A dissent focused on "animus" toward trans service members
Pillard’s dissent tells a very different story. She starts with the plaintiffs themselves — dozens of transgender soldiers, sailors, airmen, Marines, and Guardians with “over 130 years of military service” and more than 80 commendations among them. She stresses that senior commanders testified that allowing transgender troops to serve has had “either no detrimental effect or [a] positive” effect on readiness.
She then turns to the political context, including Trump’s Executive Order 14183. In plain language, she writes that the order “vilifies transgender people as dishonorable, dishonest, and undisciplined” and “brands all transgender people, without regard to individual merit, as unworthy to serve in our armed forces solely because they are transgender.”
Related: Meet the transgender Army lieutenant who is challenging Donald Trump's military ban
Pillard quotes from Defense Department documents and public statements that, in her view, show the policy is driven by hostility, not neutral medical judgment. One Hegseth memo, she notes, repeats a claim that people “expressing a false ‘gender identity’ divergent from an individual’s [birth] sex cannot satisfy the rigorous standards necessary for military service.” Another implementing document lists military virtues — “honesty, humility, uniformity, and integrity” — and then declares that anyone with “symptoms consistent with gender dysphoria” categorically lacks those traits.
She also points to public comments from Hegseth and official accounts celebrating the ban, including a Defense Department social media post stating, “Transgender service members are disqualified from service without an exemption,” and a Hegseth speech in which he said, “No more dudes in dresses, we’re done with that shit.”
For Pillard, those words matter. They show, she argues, that the policy is “based on nothing more than negative attitudes about transgender identity,” not genuine concern for a “strong and ready military.” And she faults the government for failing to identify any specific harm to readiness from letting qualified transgender troops keep serving during the appeal — a showing she says is required to justify emergency relief.
Related: DOJ denies existence of transgender people in stunning court filing defending Trump’s military ban
“In advocating for a stay, the government does not dispute the animus pervading the Executive Order but shrugs it off as legally beside the point,” Pillard wrote.
Lives in limbo, again
The ruling comes after months in which transgender troops have already been squeezed between court orders and shifting Pentagon directives.

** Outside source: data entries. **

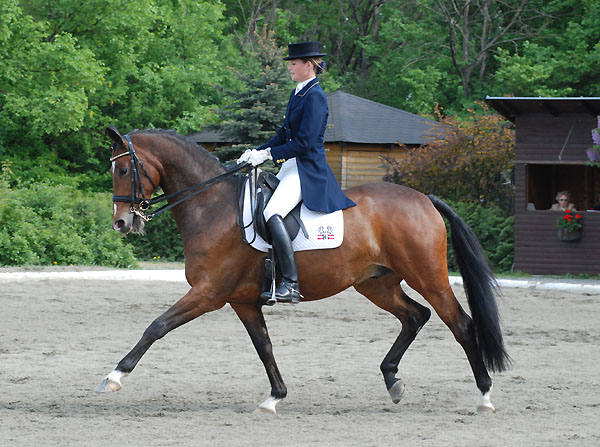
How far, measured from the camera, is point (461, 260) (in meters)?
8.12

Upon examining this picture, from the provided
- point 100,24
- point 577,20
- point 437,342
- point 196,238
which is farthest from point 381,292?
point 577,20

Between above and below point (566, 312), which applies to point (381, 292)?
above

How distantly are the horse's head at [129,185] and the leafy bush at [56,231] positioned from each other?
12.1 metres

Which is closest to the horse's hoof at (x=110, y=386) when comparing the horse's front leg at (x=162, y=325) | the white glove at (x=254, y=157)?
the horse's front leg at (x=162, y=325)

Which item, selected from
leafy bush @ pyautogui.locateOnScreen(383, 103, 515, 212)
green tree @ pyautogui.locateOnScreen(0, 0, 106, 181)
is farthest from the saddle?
green tree @ pyautogui.locateOnScreen(0, 0, 106, 181)

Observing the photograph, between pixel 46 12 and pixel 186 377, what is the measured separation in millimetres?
25064

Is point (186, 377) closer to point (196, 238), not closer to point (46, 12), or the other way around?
point (196, 238)

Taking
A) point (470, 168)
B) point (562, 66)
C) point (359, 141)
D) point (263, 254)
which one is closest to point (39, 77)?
point (359, 141)

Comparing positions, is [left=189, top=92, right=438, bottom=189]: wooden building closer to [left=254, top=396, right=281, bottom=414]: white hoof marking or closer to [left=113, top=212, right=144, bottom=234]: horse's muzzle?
[left=113, top=212, right=144, bottom=234]: horse's muzzle

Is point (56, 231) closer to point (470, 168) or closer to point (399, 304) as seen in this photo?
point (470, 168)

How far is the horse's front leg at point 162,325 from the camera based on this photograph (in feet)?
22.8

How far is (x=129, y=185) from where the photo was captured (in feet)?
24.3

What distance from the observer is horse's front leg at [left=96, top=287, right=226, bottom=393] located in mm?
6961

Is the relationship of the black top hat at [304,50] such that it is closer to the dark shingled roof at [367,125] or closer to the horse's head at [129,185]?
the horse's head at [129,185]
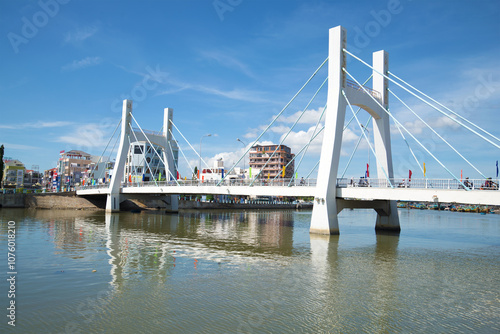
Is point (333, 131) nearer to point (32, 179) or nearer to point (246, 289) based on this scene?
point (246, 289)

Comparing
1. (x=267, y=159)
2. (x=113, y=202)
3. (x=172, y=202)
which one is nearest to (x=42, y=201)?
(x=113, y=202)

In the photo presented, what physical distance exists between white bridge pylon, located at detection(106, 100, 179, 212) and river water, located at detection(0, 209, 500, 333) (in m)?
28.3

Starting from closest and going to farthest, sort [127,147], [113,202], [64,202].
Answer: [113,202]
[127,147]
[64,202]

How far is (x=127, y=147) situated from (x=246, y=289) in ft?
Answer: 139

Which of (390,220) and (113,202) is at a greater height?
(113,202)

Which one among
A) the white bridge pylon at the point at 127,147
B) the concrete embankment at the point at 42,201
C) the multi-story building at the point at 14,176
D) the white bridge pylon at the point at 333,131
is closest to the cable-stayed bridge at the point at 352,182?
the white bridge pylon at the point at 333,131

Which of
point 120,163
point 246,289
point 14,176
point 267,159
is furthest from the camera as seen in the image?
point 267,159

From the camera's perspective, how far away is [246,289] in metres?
12.2

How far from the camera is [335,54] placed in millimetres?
28281

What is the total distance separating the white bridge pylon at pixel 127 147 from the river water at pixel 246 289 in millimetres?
28318

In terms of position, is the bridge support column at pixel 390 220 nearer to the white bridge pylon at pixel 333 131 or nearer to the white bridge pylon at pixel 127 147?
the white bridge pylon at pixel 333 131

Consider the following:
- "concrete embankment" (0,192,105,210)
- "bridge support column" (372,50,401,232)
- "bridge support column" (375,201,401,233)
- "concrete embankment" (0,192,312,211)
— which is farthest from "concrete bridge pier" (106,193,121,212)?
"bridge support column" (372,50,401,232)

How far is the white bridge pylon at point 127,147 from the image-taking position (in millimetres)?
49344

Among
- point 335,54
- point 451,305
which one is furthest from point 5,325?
point 335,54
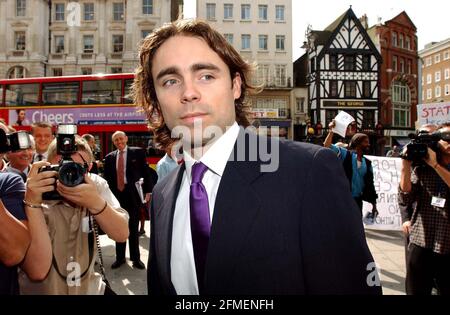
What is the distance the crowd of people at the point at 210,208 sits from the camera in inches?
46.3

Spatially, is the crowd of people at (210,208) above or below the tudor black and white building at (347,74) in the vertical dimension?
below

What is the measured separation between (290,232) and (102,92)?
13199 mm

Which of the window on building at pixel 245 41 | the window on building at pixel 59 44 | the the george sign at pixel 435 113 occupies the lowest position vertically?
the the george sign at pixel 435 113

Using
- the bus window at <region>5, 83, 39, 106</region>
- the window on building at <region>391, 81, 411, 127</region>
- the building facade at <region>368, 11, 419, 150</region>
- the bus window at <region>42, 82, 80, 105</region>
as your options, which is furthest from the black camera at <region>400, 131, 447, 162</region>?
the window on building at <region>391, 81, 411, 127</region>

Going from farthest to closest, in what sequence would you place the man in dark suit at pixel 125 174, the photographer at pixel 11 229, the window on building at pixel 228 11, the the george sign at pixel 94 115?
the window on building at pixel 228 11 → the the george sign at pixel 94 115 → the man in dark suit at pixel 125 174 → the photographer at pixel 11 229

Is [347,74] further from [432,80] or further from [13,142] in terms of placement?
[13,142]

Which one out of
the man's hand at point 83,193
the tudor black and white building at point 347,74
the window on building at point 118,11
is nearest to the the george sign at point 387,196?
the man's hand at point 83,193

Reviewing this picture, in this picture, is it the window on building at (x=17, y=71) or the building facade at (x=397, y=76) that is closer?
the window on building at (x=17, y=71)

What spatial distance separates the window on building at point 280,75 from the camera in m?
34.2

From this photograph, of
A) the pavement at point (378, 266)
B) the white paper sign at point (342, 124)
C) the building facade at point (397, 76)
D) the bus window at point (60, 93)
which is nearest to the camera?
the pavement at point (378, 266)

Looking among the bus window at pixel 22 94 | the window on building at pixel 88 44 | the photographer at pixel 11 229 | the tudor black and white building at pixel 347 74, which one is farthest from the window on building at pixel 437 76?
the photographer at pixel 11 229

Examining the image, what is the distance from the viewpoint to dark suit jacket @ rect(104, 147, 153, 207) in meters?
5.97

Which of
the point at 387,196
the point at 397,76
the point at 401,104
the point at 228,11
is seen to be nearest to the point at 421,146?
the point at 387,196

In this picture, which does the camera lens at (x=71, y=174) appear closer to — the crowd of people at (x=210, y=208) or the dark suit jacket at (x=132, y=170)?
the crowd of people at (x=210, y=208)
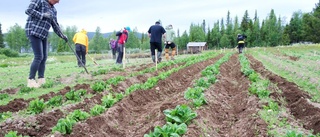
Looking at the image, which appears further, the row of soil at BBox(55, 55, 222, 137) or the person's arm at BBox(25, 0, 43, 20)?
the person's arm at BBox(25, 0, 43, 20)

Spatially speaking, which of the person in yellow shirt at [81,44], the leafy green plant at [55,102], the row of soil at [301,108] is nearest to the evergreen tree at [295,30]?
the person in yellow shirt at [81,44]

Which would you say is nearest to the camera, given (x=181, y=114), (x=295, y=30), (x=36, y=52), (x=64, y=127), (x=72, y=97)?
(x=64, y=127)

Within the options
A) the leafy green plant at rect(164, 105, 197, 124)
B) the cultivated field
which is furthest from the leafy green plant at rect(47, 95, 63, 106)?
the leafy green plant at rect(164, 105, 197, 124)

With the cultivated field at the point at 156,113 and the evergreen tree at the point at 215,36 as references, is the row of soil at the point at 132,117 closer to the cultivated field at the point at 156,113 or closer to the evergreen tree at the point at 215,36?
the cultivated field at the point at 156,113

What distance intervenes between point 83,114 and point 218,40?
9634 centimetres

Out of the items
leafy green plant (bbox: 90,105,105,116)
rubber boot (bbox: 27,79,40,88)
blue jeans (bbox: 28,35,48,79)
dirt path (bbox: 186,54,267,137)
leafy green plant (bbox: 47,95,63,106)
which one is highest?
blue jeans (bbox: 28,35,48,79)

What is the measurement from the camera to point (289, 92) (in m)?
8.27

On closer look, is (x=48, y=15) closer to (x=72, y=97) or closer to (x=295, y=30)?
(x=72, y=97)

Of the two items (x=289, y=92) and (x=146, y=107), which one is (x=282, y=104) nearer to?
(x=289, y=92)

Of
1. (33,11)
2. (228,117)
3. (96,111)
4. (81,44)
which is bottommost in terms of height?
(228,117)

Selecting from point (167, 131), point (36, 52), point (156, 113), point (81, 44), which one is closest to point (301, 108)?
point (156, 113)

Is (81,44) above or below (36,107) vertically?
above

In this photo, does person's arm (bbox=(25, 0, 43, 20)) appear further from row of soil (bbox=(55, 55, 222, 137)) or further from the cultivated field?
row of soil (bbox=(55, 55, 222, 137))

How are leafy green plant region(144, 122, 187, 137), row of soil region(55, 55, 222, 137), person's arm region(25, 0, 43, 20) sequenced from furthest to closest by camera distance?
1. person's arm region(25, 0, 43, 20)
2. row of soil region(55, 55, 222, 137)
3. leafy green plant region(144, 122, 187, 137)
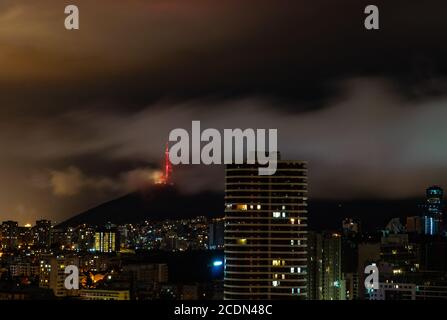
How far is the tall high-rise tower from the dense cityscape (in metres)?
0.02

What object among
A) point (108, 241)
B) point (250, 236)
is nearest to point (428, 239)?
point (250, 236)

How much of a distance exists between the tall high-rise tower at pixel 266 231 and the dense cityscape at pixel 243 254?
0.02 metres

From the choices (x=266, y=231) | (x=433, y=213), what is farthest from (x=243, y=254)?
(x=433, y=213)

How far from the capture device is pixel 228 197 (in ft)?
60.9

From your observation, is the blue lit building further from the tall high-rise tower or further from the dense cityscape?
the tall high-rise tower

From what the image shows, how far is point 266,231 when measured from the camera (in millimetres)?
18609

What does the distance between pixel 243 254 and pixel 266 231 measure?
2.53 feet

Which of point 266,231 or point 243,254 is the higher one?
point 266,231

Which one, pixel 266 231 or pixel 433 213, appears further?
pixel 433 213

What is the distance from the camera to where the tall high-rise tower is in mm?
18359

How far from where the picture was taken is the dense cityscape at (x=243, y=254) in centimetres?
1853

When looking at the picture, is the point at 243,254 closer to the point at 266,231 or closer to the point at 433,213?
Result: the point at 266,231

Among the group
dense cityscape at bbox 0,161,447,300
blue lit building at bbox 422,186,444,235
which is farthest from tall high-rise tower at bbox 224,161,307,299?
blue lit building at bbox 422,186,444,235
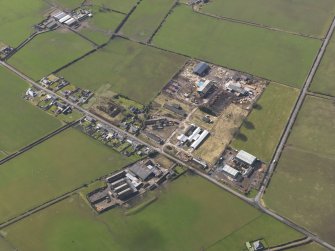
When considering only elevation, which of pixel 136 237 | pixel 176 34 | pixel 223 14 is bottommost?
pixel 136 237

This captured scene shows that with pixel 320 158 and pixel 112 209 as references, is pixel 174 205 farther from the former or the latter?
pixel 320 158

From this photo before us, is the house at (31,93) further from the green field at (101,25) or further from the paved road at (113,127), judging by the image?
the green field at (101,25)

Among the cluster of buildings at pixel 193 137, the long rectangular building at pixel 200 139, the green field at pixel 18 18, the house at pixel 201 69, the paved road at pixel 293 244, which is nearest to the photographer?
the paved road at pixel 293 244

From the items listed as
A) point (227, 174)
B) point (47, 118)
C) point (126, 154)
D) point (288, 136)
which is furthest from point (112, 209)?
point (288, 136)

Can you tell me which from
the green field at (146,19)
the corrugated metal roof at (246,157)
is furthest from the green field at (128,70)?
the corrugated metal roof at (246,157)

As The Advocate has reported, many service members have seen promotions and transfers stall, health care disrupted, and commanders quietly warn them to brace for separation as the military tries to interpret the new rules and the Supreme Court’s earlier Shilling order.
In the meantime, though, Tuesday’s order makes one thing clear: the policy stays in force.
“The court still has the opportunity to protect our troops and their families by upholding Judge Reyes’s decision,” Minter said.
Editor's note: This story has been updated with remarks from second Lieutenant Nicolas Talbott.